Прицкер возвёл глаза к небу и развёл руками, выражая обиду и потрясение от услышанного, и, оскорблённый, удалился. Через десять минут нас всех, меня, Толю и двух Юр, вызвали к директору. Нас встретил улыбающийся Урилов. Его улыбка была такой сладкой, что её хотелось немедленно растворить в чае. Он обнял нас за плечи, подвёл к дивану, усадил, сел рядышком и заговорил, точнее, зажурчал. Не смогу процитировать его дословно, но помню содержание: Мы – молодцы, настоящие мужчины, умеем бороться за свои убеждения. А он честно, по-солдатски признаётся: чего-то недопонял, недоучёл, поэтому – погорячился. Спасибо, что помогли разобраться. Он гордится нами и верит в наше светлое будущее.
– А как же комсомольское собрание? – напомнили мы.
– Какое собрание!? – Урилов театрально сорвал со стены очередное объявление с нашими фамилиями и разорвал его надвое. Игриво глянул на нас потом на Прицкера. – Надеюсь, наш завуч со мной согласен?
– Конечно! – верноподданный Прицкер сложил две половины разорванного объявления и так же театрально, по-директорски, разорвал их на четыре части.
Урилов вышел с нами в коридор и проводил до дверей класса:
– Идите и продолжайте работать с комсомольским огоньком!
Конечно, он не простил своего поражения, его отношение к нам становилось всё более враждебным. А я ещё добавил масла в огонь: сочинил анти-уриловскую песню. В Киеве была (думаю, есть и сегодня) психиатрическая Кирилловская больница, которую называли Кирилловка. Так вот, я назвал нашу школу «Уриловка» и сочинил песню про бедных психов, которых лечит однорукий главврач с помощью Шприцкера. Эта песня, которую хором пели на переменках, явилась последней каплей, переполнившей чашу терпения нашего «главврача». Он вызвал мою маму, предупредил, что мне грозит тройка по поведению, но если она переведёт меня в другую школу, то мне дадут похвальную грамоту… и так далее, как и в предыдущих школах. Конечно, мама согласилась и перевела меня, как я уже писал, в школу номер пятьдесят четыре, куда вслед за мной ушёл и Юра Шостак и ещё один мой одноклассник Валя Чащин. Это была моя последняя школьная обитель, и в ней я окончил десятый класс.
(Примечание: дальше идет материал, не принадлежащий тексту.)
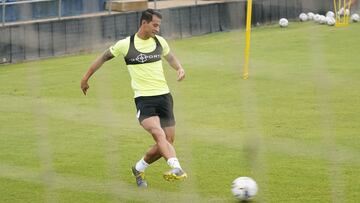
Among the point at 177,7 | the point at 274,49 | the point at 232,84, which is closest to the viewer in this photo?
the point at 232,84

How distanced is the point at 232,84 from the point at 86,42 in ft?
9.31

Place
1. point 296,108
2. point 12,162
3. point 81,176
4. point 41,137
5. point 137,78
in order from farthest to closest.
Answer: point 296,108 < point 41,137 < point 12,162 < point 81,176 < point 137,78

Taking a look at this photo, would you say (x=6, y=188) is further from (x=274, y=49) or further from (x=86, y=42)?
(x=274, y=49)

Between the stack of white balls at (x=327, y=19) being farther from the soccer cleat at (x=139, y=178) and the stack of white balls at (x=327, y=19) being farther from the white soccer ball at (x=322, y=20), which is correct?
the soccer cleat at (x=139, y=178)

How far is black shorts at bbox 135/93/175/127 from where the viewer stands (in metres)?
7.40

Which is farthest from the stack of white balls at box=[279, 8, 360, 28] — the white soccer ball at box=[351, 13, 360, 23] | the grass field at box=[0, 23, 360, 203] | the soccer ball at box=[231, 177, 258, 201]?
the soccer ball at box=[231, 177, 258, 201]

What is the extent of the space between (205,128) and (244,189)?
142 inches

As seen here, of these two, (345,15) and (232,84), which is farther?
(345,15)

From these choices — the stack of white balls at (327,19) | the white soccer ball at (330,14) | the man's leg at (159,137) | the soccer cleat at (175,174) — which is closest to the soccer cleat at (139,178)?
the man's leg at (159,137)

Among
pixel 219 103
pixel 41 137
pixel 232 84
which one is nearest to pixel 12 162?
pixel 41 137

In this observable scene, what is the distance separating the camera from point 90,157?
29.3 ft

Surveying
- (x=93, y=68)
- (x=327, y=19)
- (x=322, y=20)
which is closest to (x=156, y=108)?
(x=93, y=68)

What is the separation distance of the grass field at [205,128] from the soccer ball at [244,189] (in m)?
0.23

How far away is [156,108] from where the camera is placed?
24.5 ft
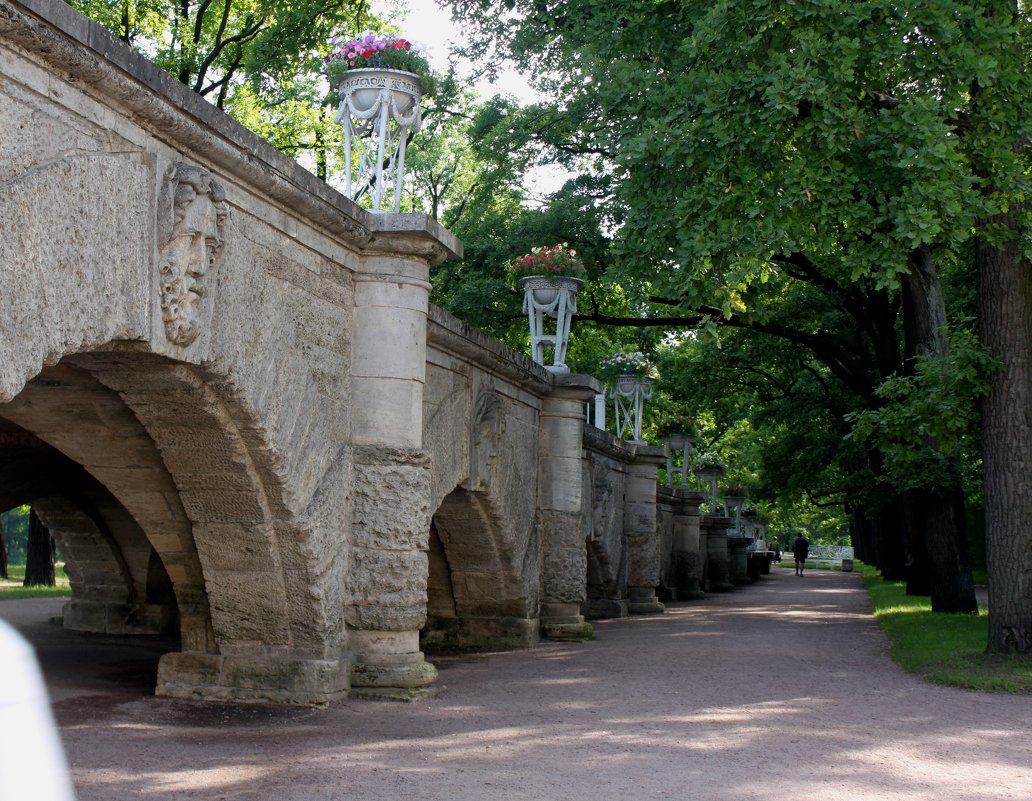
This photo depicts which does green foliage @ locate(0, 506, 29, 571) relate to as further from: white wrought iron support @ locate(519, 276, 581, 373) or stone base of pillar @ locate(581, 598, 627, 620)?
white wrought iron support @ locate(519, 276, 581, 373)

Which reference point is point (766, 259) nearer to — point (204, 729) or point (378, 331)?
point (378, 331)

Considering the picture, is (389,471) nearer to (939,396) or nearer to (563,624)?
(939,396)

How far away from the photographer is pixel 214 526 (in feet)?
23.9

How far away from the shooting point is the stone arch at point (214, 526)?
22.3 ft

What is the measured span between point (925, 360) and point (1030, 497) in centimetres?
154

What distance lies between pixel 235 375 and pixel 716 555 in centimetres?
2368

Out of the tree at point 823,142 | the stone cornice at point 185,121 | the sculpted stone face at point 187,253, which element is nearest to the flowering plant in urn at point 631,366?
the tree at point 823,142

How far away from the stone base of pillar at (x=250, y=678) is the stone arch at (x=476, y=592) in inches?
166

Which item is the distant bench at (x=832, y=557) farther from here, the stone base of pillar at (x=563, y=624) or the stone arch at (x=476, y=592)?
the stone arch at (x=476, y=592)

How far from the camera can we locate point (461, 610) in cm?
1231

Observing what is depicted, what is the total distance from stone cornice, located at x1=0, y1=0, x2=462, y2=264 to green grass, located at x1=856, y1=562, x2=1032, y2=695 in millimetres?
5229

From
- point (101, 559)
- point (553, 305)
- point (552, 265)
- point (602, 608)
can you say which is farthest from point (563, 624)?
point (101, 559)

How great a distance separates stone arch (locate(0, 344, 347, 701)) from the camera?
6805mm

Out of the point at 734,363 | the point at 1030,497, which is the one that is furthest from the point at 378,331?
the point at 734,363
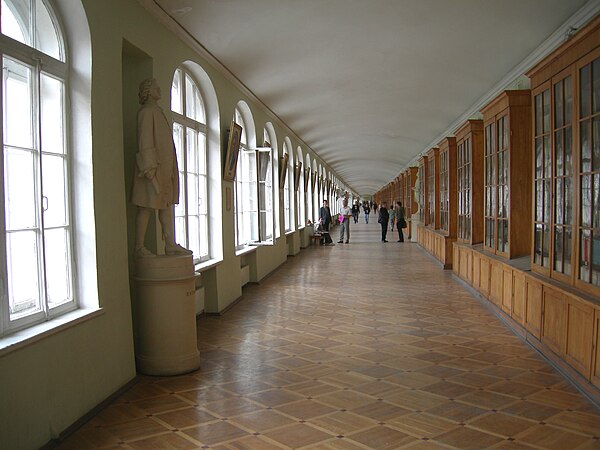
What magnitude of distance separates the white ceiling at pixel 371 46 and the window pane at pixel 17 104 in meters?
2.19

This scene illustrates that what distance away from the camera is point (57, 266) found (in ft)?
13.5

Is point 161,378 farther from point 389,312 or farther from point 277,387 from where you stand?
point 389,312

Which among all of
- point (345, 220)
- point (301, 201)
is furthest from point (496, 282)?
point (345, 220)

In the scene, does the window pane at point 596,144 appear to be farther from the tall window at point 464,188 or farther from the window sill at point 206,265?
the tall window at point 464,188

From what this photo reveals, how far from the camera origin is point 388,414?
402 cm

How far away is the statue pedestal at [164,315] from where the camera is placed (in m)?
4.91

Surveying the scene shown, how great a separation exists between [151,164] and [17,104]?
4.21ft

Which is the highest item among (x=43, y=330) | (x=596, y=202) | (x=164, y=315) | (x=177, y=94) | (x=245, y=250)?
(x=177, y=94)

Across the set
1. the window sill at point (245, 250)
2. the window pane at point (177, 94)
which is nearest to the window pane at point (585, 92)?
the window pane at point (177, 94)

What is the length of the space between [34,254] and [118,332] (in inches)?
46.8

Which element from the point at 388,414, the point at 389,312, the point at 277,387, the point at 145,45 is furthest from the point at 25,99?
the point at 389,312

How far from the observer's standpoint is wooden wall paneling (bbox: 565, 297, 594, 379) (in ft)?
14.0

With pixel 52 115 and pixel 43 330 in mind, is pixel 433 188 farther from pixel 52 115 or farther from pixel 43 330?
pixel 43 330

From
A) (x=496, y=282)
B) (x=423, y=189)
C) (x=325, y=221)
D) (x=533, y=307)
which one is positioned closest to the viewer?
(x=533, y=307)
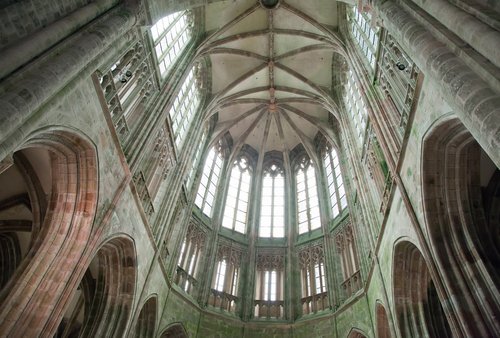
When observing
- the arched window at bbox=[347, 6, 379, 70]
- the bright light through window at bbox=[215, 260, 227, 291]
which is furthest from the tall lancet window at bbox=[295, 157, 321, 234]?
the arched window at bbox=[347, 6, 379, 70]

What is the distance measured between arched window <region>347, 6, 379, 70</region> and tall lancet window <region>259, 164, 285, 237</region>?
32.0ft

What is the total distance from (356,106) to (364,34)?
10.5 feet

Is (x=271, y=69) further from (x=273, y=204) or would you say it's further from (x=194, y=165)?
(x=273, y=204)

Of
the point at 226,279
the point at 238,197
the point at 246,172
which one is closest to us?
the point at 226,279

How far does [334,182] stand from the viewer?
19359mm

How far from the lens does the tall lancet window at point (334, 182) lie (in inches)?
709

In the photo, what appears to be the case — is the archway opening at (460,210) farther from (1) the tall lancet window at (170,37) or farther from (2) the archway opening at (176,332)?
(2) the archway opening at (176,332)

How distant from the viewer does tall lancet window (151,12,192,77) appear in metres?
13.0

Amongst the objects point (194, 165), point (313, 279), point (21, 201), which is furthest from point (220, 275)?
point (21, 201)

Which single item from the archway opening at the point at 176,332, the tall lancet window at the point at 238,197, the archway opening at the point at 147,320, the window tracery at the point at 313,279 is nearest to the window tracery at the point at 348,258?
the window tracery at the point at 313,279

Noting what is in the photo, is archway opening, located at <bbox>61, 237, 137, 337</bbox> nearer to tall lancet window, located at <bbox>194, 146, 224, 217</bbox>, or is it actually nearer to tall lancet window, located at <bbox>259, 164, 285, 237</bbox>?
tall lancet window, located at <bbox>194, 146, 224, 217</bbox>

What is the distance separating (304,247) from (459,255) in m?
11.1

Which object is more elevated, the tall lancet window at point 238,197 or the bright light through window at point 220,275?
the tall lancet window at point 238,197

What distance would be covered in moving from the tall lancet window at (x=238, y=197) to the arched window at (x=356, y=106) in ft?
24.9
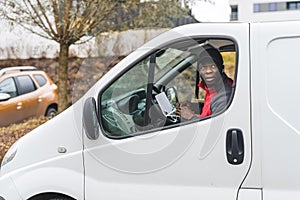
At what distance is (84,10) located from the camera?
7.25 meters

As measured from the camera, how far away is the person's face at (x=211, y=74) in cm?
286

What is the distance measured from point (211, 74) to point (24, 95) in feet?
22.4

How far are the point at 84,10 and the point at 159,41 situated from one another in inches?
190

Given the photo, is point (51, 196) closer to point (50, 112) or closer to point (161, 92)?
point (161, 92)

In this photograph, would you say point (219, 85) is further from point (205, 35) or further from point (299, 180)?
point (299, 180)

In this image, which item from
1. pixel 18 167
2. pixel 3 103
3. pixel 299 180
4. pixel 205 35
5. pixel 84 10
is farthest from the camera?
pixel 3 103

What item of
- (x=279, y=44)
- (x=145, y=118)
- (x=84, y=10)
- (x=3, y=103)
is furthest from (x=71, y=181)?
(x=3, y=103)

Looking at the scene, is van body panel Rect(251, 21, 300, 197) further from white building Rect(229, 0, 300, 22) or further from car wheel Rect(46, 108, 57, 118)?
car wheel Rect(46, 108, 57, 118)

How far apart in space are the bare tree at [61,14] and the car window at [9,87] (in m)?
1.66

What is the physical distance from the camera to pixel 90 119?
2727 millimetres

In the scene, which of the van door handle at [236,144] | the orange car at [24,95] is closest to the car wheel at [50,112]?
the orange car at [24,95]

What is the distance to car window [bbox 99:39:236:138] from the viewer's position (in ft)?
9.13

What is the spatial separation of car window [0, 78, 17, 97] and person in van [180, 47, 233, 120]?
6449mm

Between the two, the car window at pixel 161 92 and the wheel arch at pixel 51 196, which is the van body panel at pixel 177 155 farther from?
the wheel arch at pixel 51 196
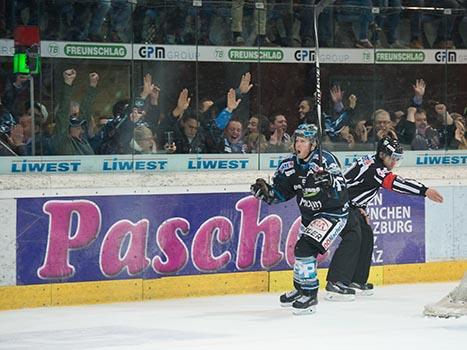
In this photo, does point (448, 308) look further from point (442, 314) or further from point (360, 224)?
point (360, 224)

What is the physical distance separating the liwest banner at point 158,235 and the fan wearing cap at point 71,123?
55 centimetres

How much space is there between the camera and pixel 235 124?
38.8ft

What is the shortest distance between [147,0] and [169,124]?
1.06 m

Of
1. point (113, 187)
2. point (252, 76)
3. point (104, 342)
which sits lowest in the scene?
point (104, 342)

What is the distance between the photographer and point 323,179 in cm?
977

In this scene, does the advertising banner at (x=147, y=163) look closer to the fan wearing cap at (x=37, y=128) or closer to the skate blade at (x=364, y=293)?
the fan wearing cap at (x=37, y=128)

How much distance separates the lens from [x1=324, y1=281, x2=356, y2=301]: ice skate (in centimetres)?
1073

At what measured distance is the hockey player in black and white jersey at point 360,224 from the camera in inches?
424

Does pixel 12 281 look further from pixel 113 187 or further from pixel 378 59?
pixel 378 59

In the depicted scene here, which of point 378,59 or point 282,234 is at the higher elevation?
point 378,59

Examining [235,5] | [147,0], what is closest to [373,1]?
[235,5]

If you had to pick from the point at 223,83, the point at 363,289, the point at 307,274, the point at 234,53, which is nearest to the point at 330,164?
the point at 307,274

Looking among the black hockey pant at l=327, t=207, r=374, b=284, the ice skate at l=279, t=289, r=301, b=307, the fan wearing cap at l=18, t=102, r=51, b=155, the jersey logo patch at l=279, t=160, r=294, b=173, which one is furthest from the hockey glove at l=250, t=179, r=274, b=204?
the fan wearing cap at l=18, t=102, r=51, b=155

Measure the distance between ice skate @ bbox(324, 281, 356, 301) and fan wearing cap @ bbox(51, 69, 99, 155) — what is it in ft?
7.39
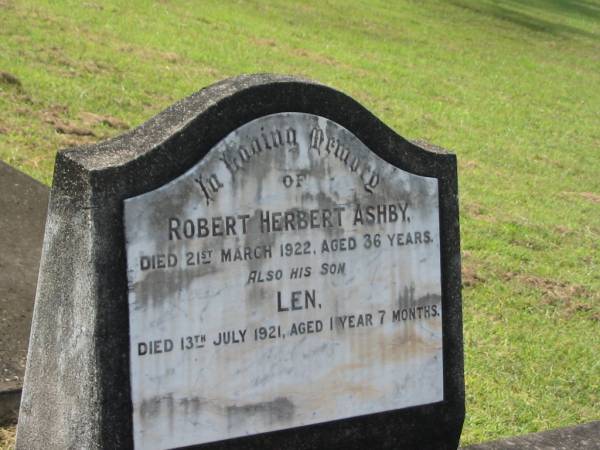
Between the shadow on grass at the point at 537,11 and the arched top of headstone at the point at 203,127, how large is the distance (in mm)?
19783

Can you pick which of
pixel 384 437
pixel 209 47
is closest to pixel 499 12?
pixel 209 47

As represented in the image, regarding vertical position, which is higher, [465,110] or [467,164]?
[465,110]

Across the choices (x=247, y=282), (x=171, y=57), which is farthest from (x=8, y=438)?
(x=171, y=57)

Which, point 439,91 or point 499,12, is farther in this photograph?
point 499,12

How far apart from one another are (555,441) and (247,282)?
5.59 ft

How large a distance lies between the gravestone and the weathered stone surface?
0.40 metres

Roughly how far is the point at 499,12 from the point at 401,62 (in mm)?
9300

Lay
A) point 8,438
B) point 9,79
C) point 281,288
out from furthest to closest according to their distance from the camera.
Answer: point 9,79
point 8,438
point 281,288

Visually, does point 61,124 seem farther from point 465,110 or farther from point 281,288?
point 465,110

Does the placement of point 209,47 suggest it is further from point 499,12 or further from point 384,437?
point 499,12

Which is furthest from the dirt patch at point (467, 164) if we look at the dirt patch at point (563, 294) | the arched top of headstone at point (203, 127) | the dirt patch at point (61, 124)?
the arched top of headstone at point (203, 127)

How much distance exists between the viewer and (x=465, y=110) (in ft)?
44.0

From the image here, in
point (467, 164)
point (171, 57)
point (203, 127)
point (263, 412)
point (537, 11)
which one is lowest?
point (263, 412)

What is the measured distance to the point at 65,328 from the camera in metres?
3.62
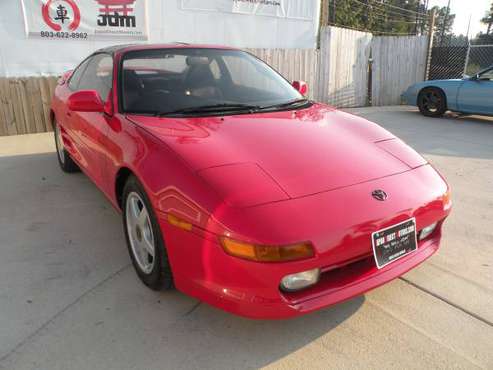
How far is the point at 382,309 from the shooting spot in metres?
2.29

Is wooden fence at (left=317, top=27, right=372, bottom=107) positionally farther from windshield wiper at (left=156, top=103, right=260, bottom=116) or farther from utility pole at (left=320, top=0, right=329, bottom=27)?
windshield wiper at (left=156, top=103, right=260, bottom=116)

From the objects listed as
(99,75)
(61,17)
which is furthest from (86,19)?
(99,75)

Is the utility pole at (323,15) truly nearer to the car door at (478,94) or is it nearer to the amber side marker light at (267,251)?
the car door at (478,94)

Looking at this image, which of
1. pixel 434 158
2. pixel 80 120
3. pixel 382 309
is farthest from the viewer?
pixel 434 158

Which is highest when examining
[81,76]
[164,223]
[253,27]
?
[253,27]

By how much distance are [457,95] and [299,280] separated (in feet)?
24.9

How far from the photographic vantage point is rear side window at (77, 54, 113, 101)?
3.17 metres

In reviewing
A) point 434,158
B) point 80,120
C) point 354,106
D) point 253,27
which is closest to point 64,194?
point 80,120

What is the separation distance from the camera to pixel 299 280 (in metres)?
1.87

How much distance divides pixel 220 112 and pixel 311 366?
5.56ft

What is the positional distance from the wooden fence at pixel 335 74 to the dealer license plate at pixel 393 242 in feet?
20.5

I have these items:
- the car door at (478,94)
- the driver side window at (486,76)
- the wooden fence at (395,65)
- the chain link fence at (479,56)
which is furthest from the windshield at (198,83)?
the chain link fence at (479,56)

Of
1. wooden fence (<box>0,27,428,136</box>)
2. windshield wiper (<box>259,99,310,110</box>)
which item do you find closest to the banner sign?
wooden fence (<box>0,27,428,136</box>)

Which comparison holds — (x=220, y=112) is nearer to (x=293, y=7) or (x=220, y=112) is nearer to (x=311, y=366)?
(x=311, y=366)
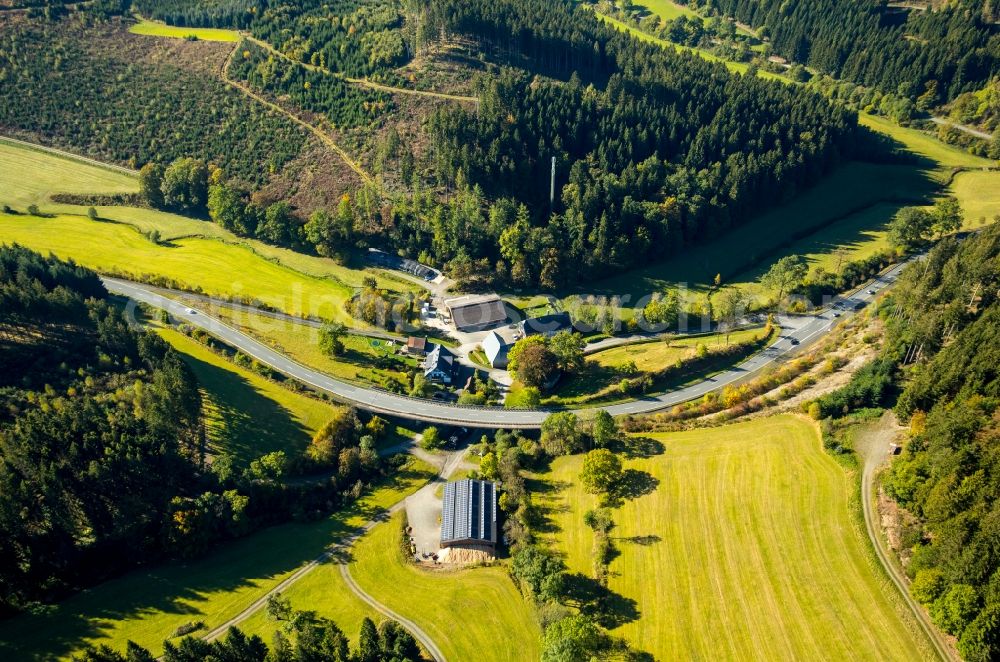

ДРУЗЬЯ МОИ, ПРЕКРАСЕН НАШ СОЮЗ!
До сих пор я безмерно благодарен всем своим школам за то, что они подарили мне много замечательных однокашников, которые навсегда вошли в мою жизнь и наполнили её теплом и доброжелательством. Особенно я благодарен судьбе за многолетнюю дружбу с Толей Дубинским, Юрой Шостаком и Юрой Смирнов-Несвицким.
Начну с Толиных родителей. Его мама, Людмила Михайловна, русская красавица, и папа, Яков Петрович, маленький, некрасивый еврей, очень любили друг друга. Она была добра и обаятельна, а он – потрясающе умён и беспредельно остроумен, обладал энциклопедическими знаниями. С ним можно было беседовать на любую тему, от кибернетики до сексопатологии, причём эти беседы он сопровождал таким количеством острот и смешных воспоминаний, что мы беспрерывно хохотали.